___ Passage given

Nahanni: Claudia tells this story to demonstrate how distinct regional cuisine can be. The Iraqi cities of Baghdad and Mosul each had their own Jewish food. But there’s a ghostlier truth here. Jewish communities flourished in Iraq for more than two thousand years. In the 1920s, Baghdad’s population was a third Jewish... much more Jewish than New York City. Now there are no Jews in Baghdad or Mosul. In the middle of the twentieth century, Jews were forced out of the great Sephardi communities that Claudia writes about: Cairo, Aleppo, Salonika, Tripoli, Fez, and hundreds more. As she says, these are recipes from a vanished world.

[Music]

Claudia: Do you want to spread it? I think maybe with a fork is easier or better…

Nahanni:Ok, and the spinach is going on top?

Claudia: Yeah.

Nahanni: Claudia is coaching me through a Turkish Passover dish called sfongo… it’s a spinach pie that uses mashed potatoes instead of phyllo dough. It’s a simple recipe, unlike a lot of traditional cooking that people, mostly women, did.

Claudia: There was so much effort and a lot of the things took a lot of time. And they wanted to take a lot of time because it showed that they cared and they bothered.

______

*Objective A*: Which lines of the records below contain the word "leaved"? Extract each of them in full.

___ Records for processing

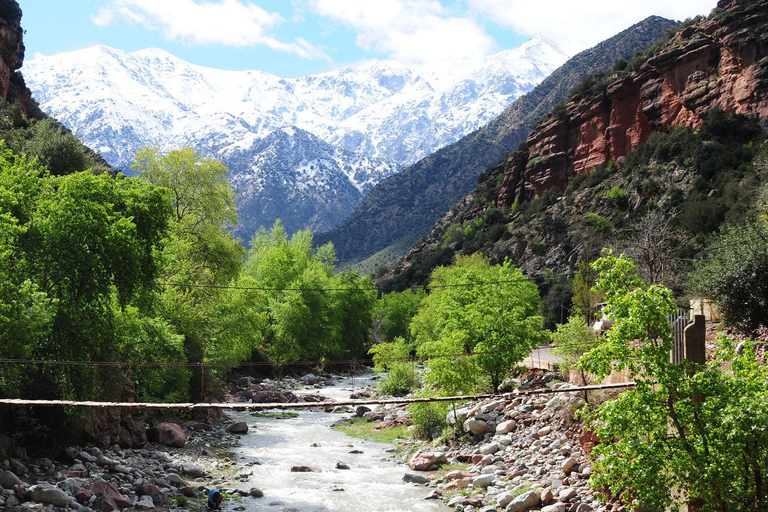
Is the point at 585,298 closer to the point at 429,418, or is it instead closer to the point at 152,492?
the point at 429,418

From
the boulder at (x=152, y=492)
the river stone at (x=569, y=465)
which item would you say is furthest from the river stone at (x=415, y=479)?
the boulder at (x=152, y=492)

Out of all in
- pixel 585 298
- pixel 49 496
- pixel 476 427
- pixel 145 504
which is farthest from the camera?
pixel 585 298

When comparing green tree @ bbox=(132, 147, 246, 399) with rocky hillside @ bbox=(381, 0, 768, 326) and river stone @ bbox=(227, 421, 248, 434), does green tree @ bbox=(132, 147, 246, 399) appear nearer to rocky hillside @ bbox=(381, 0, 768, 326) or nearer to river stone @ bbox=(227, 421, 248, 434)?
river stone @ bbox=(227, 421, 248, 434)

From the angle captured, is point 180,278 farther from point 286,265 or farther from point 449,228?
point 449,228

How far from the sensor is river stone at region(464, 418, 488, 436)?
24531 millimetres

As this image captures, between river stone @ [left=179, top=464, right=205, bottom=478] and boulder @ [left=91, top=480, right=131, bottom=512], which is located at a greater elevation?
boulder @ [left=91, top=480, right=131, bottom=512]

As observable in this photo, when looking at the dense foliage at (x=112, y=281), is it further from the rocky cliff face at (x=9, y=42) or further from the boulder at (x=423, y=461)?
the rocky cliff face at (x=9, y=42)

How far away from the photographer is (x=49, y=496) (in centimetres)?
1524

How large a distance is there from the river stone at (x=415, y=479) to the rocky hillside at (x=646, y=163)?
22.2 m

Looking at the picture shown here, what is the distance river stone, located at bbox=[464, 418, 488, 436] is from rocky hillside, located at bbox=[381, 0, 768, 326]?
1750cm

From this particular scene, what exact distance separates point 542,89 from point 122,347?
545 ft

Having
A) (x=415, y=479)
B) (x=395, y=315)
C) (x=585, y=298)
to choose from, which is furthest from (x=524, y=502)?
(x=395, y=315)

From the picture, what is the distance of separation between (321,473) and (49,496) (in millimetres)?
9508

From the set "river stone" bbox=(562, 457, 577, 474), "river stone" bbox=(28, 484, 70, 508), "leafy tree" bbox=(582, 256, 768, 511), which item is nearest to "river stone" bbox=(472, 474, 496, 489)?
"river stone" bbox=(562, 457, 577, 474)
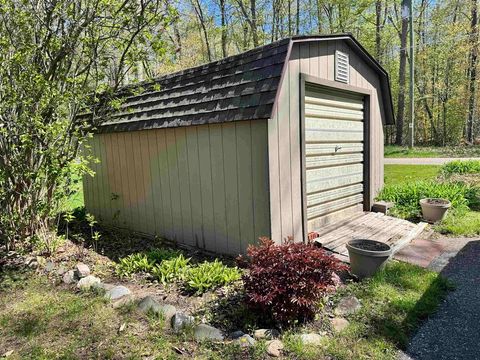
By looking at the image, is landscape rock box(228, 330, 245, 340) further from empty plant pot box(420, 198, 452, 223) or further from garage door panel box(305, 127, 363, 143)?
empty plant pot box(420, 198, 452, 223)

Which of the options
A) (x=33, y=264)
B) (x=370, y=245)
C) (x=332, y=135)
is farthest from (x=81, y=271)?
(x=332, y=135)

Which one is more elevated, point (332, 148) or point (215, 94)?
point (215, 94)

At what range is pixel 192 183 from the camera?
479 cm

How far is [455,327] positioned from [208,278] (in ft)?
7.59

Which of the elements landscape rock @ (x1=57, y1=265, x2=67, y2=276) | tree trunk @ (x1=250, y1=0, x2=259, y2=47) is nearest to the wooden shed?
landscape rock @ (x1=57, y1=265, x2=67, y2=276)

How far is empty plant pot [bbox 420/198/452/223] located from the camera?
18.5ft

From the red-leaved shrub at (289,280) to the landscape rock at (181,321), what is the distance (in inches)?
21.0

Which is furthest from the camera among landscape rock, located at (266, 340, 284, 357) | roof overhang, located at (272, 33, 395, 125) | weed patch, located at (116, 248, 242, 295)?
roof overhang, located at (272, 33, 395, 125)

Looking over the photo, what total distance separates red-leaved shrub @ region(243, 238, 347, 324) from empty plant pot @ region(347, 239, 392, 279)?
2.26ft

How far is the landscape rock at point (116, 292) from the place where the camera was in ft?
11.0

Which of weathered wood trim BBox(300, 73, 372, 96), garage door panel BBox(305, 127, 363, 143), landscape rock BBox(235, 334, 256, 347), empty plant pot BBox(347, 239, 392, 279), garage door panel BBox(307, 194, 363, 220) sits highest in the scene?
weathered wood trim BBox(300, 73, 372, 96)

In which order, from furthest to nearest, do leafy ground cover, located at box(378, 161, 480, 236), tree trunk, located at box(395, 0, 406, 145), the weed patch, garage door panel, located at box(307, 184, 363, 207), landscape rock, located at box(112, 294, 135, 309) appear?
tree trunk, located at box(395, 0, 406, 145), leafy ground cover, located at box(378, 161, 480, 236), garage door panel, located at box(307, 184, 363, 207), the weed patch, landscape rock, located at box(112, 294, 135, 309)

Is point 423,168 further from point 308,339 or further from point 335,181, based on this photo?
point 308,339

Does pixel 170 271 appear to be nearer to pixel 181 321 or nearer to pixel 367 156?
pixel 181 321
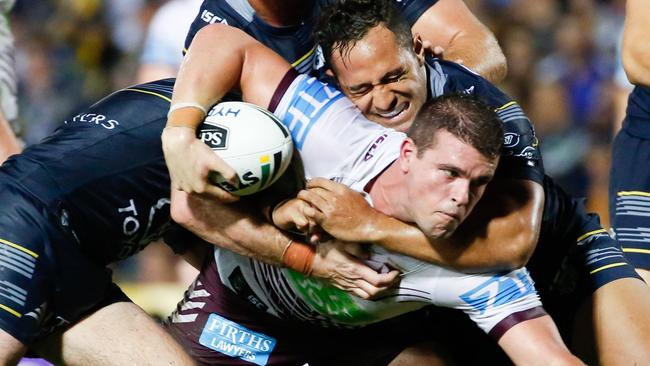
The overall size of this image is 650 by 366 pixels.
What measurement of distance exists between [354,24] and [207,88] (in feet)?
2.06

______

*Objective B*: Retype the Sephardi cooking transcript above from "Nahanni: Claudia tells" to "a vanished world.".

*Exercise answer A*:
From the red-leaved shrub at (289,280) to the landscape rock at (181,321), what is the distance (in inches)?
Looking over the photo, what total distance separates red-leaved shrub @ region(243, 238, 347, 324) from empty plant pot @ region(347, 239, 392, 279)?

*Exercise answer B*:
Nahanni: Claudia tells this story to demonstrate how distinct regional cuisine can be. The Iraqi cities of Baghdad and Mosul each had their own Jewish food. But there’s a ghostlier truth here. Jewish communities flourished in Iraq for more than two thousand years. In the 1920s, Baghdad’s population was a third Jewish... much more Jewish than New York City. Now there are no Jews in Baghdad or Mosul. In the middle of the twentieth century, Jews were forced out of the great Sephardi communities that Claudia writes about: Cairo, Aleppo, Salonika, Tripoli, Fez, and hundreds more. As she says, these are recipes from a vanished world.